Ceux d'Ouessant citaient des noms par centaines, en une sorte de litanie homérique :

noms de pilotes, de sauveteurs, demeurés illustres dans les fastes de l'île, mais dont la gloire n'a jamais franchi

la passe redoutée du Fromveur, sauf peut-être, en quelque rare circonstance, pour être inscrite au livre,

que nul ne feuillette, des annales du prix Montyon.

Les hommes de Batz, l'œil narquois, attendirent, en souriant dans leur barbe, que la kyrielle fût terminée ;

puis, l'un d'eux se leva et dit :

 

— Nous autres, voilà : nous avons Trémintin !

​

Ce seul nom, jeté d'une voix tranquille, produisit sur l'assistance un effet surprenant.

Il y eut un moment de silence quasi religieux ;

quelques Ouessantins ôtèrent leurs bérets.

Un vieux se souvint d'avoir connu Trémintin, d'avoir même trinqué avec lui ;

il évoqua ses traits, son air simple et bon enfant la franchise et la douceur de ses yeux.

Dès lors, il ne fut plus question que du « brave pilote ».
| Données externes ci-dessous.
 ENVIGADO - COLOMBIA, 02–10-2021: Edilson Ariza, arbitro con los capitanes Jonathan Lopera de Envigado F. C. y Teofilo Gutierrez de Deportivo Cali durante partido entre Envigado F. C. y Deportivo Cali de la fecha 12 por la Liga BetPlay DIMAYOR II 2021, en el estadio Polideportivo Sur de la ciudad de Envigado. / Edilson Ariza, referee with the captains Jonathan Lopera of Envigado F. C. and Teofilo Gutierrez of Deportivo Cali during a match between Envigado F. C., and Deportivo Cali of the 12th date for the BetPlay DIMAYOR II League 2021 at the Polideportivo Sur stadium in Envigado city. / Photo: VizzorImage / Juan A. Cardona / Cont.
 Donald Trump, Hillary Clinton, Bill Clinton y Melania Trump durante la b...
L'insulaire qui, le premier, avait prononcé son nom, se trouvait être de sa parenté :

il avait été bercé sur ses genoux, avait retenu de sa bouche le récit, vingt fois conté, de son héroïque aventure.

 

Sur la prière des Ouessantins, il le conta lui-même,

tel exactement qu'il l'avait entendu.

Il montra le Panayauli entouré de barques ennemies, le pont envahi par les pirates.

 

« — Comment nous débarrasser de cette racaille, lieutenant ?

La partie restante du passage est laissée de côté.